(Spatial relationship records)
## Begin

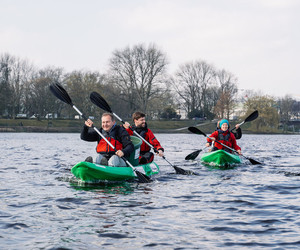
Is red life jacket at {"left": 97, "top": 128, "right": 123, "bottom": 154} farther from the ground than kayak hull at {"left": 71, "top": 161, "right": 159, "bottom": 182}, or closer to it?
farther from the ground

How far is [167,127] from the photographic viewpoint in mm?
69125

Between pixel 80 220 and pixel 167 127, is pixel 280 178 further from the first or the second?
pixel 167 127

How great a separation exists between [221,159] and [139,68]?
4595 centimetres

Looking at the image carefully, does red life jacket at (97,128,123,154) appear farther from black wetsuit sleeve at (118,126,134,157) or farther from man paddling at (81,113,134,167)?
black wetsuit sleeve at (118,126,134,157)

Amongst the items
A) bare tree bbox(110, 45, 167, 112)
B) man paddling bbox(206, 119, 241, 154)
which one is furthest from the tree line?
man paddling bbox(206, 119, 241, 154)

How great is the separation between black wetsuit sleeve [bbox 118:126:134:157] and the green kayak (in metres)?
4.66

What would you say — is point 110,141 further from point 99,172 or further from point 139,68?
point 139,68

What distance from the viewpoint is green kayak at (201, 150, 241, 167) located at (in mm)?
13453

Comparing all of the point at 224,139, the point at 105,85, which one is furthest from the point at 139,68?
the point at 224,139

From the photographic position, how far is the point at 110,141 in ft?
31.0

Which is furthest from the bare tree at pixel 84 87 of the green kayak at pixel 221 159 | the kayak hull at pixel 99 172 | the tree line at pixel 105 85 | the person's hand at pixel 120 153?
the person's hand at pixel 120 153

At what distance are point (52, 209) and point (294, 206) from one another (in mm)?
3723

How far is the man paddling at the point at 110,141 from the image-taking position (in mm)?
9234

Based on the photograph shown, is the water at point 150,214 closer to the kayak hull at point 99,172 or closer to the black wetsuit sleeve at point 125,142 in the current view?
the kayak hull at point 99,172
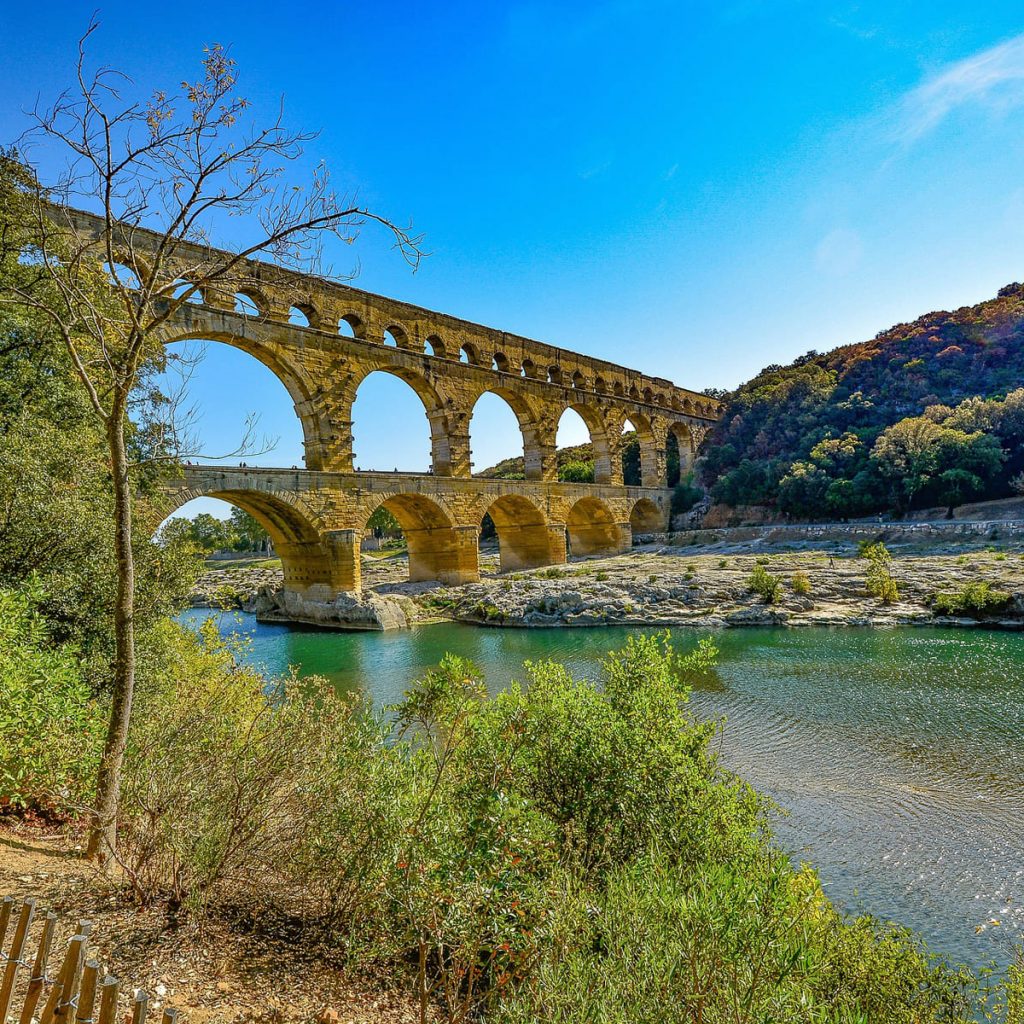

## End

Which lines in the records above contain the word "paddling"? Show each of those lines in full.

# Exercise output
Looking at the image carefully, does red life jacket at (97,128,123,154) appear farther from black wetsuit sleeve at (118,126,134,157) or farther from man paddling at (81,113,134,167)?
B) man paddling bbox(206, 119, 241, 154)
man paddling bbox(206, 119, 241, 154)
How far is the man paddling at the point at 110,141 from the image-taking position (in mm)?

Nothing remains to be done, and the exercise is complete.